→ What the exercise asks
Using the material below, repeat exactly the lines from the one with "Himalayan bear walk in zoo" through the one with "Superb Fairywren - Ian Davies", ends included, without any images.
[Opening Records for the task section]
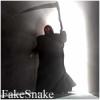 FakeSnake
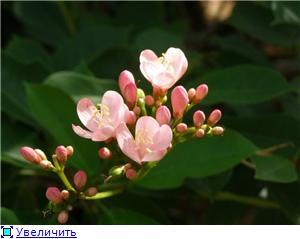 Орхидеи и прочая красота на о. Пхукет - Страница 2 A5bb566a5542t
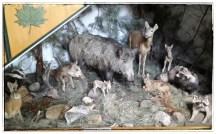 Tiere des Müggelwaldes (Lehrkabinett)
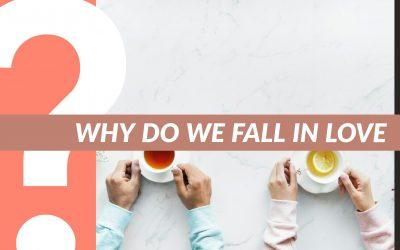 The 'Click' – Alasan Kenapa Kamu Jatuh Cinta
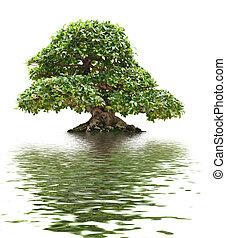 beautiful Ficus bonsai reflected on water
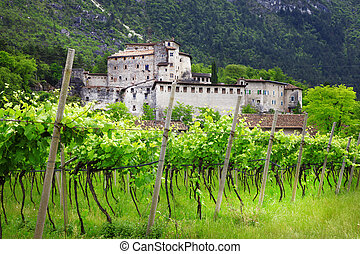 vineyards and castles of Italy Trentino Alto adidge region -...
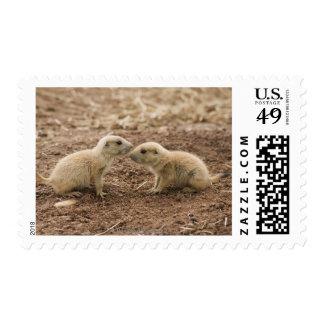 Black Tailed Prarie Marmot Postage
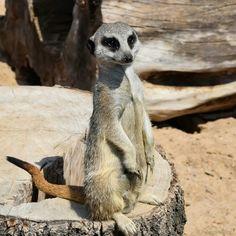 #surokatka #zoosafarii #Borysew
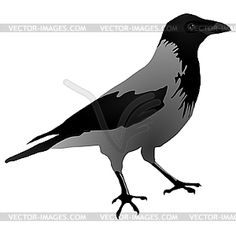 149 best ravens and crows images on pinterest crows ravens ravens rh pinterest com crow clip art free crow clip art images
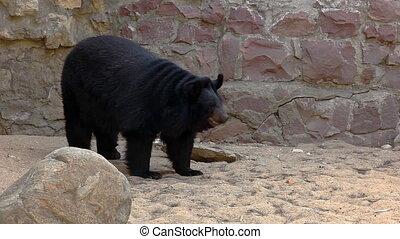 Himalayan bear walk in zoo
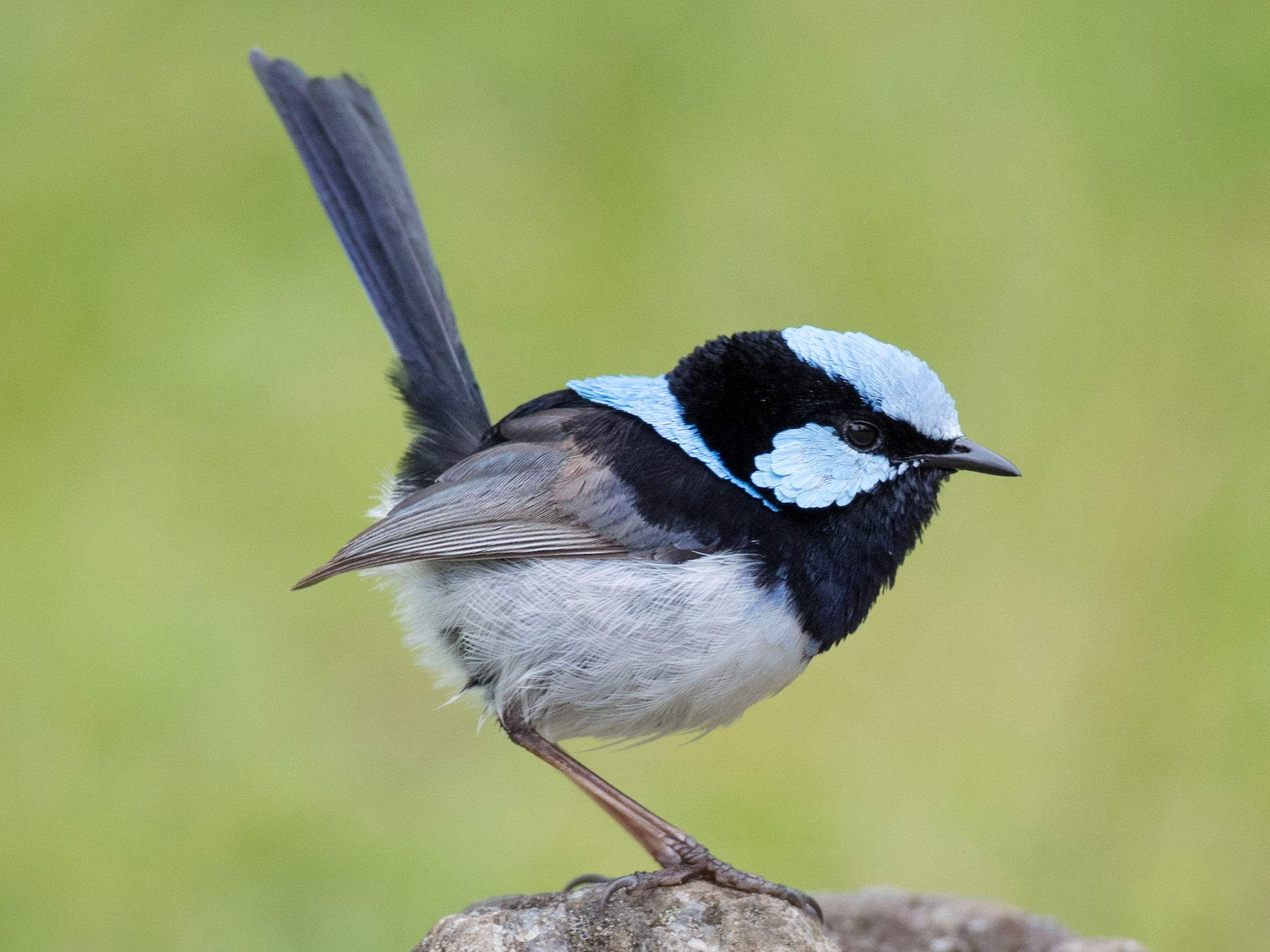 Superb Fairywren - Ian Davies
[Closing Records for the task section]
[Opening Records for the task section]
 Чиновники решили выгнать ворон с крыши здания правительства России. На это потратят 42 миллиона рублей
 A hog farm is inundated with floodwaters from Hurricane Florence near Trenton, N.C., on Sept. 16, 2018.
[Closing Records for the task section]
[Opening Records for the task section]
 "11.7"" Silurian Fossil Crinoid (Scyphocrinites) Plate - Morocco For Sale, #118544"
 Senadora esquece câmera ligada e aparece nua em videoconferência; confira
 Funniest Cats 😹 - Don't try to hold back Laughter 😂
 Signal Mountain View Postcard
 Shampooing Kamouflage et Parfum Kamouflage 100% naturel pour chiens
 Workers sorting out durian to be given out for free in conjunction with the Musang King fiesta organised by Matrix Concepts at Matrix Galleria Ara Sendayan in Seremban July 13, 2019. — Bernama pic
[Closing Records for the task section]
→ Answer space
 Himalayan bear walk in zoo
 Superb Fairywren - Ian Davies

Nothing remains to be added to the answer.